Pinkfish Challenge

(Sample and changes added to release 1.7.1.93)

Along the way backtrader has gotten maturity, new features and of course complexity. Many of the new features have been introduced after requests, comments, questions from users. Small challenges which have proven that most of the design decisions were at least not that wrong even if some things could have been done in many other ways, sometimes probably in a better way.

As such it seems that those small challenges are pushes to test the flexibility and adaptability of the platform to new unplanned and unpexpected situations and the pinkfish challenge is yet another one. pinkfish is another Python backtesting framework (listed in the README) which can be found under: pinkfish. The site contains what has been the challenge to solve:

  • ‘buying on the close’ on the SAME day a ‘new 20 day high is set’ were not allowed

One of the features gives a hint as how the platform operates for such a feat:

  • uses daily data (vs minute or tick data) for intraday trading

The author was additionally put off by the complexity of the, back then, of the existing backtesting libraries. Whether that holds true for backtrader (in its infancy back then) is a question to be answered by the pinkfish author himself.

No mod solution

backtrader supports filters for data feeds and one existed that allows
breaking a daily bar in 2 parts to let people buy after having seen only the opening price.
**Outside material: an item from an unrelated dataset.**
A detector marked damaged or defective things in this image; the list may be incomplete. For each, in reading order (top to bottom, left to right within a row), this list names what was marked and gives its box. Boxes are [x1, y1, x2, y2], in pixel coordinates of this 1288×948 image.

The 2nd part of the day (high, low, close) is evaluated in a 2nd tick. This effectively achieves the uses daily data (vs minute or tick data) for intraday trading.

This filter tries to make a complete replay action without involving the built-in replayer.
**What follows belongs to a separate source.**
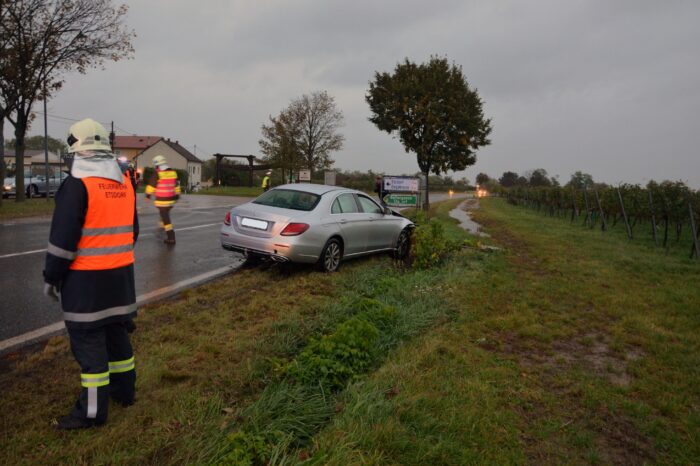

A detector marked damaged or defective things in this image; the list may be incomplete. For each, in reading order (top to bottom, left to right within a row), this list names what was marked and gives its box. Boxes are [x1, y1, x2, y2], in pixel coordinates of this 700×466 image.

crashed car [221, 182, 412, 270]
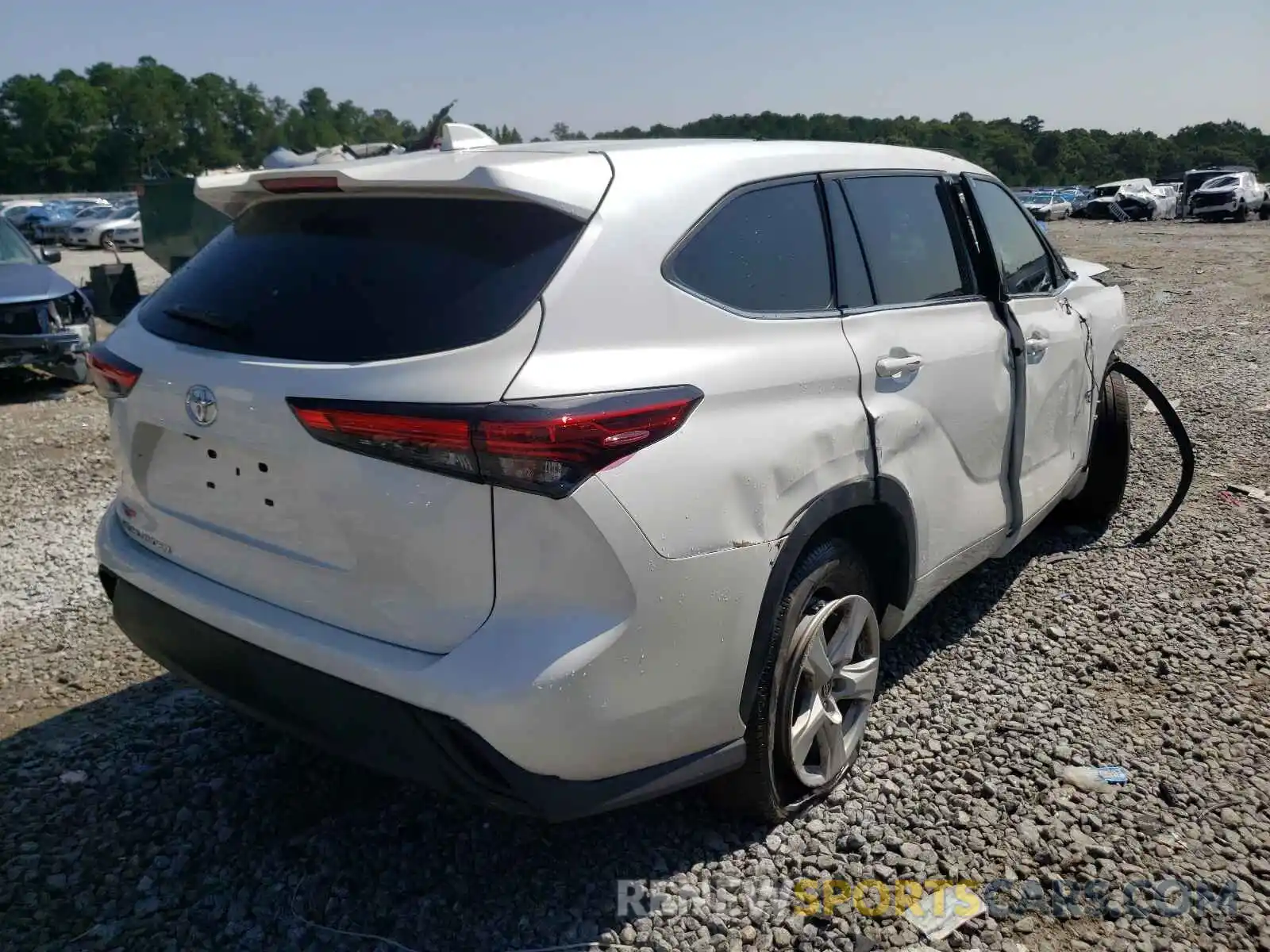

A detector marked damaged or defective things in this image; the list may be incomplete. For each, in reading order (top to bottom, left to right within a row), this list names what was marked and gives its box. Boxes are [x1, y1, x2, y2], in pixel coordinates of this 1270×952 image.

damaged white suv [94, 134, 1137, 822]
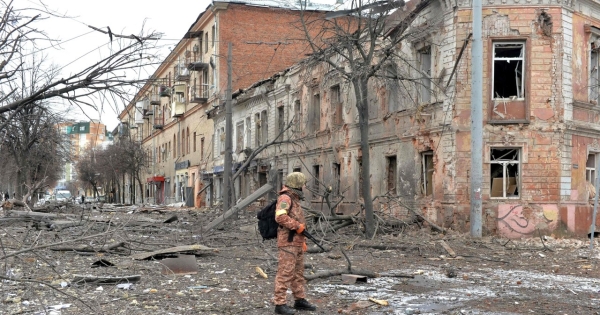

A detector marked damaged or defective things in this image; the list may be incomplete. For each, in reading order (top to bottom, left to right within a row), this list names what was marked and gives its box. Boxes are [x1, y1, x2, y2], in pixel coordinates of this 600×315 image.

An obvious evolution of this filter breaks the daily bar in 2 bars with an (open, high, low) first and then a 2nd complete bar (open, high, low, close).

The buying on the close is achieved by issuing an order with backtrader.Order.Close as execution type.

This is in the sample available with -no-replay. An execution:

$ ./pinkfish-challenge.py --no-replay

Part of the output:

...
0955,0478,0478,2006-11-22T00:00:00,27.51,28.56,27.29,28.49,16027900.00,0.00
High 28.56 > Highest 28.56
LAST 19 highs: array('d', [25.33, 25.6, 26.4, 26.7, 26.62, 26.6, 26.7, 26.7, 27.15, 27.25, 27.65, 27.5, 27.62,   27.5, 27.5, 27.33, 27.05, 27.04, 27.34])
-- BUY on date: 2006-11-22
-- BUY Completed on: 2006-11-22
-- BUY Price: 28.49
0956,0478,0478,2006-11-22T23:59:59.999989,27.51,28.56,27.29,28.49,32055800.00,0.00
...

It works ...

  • After seeing the 1st part of the day (Line: 0955)

  • If a new 20 day high is in place a Close order is issued

  • And the order gets executed with the closing price of the 2nd part of the day (Line: 0956)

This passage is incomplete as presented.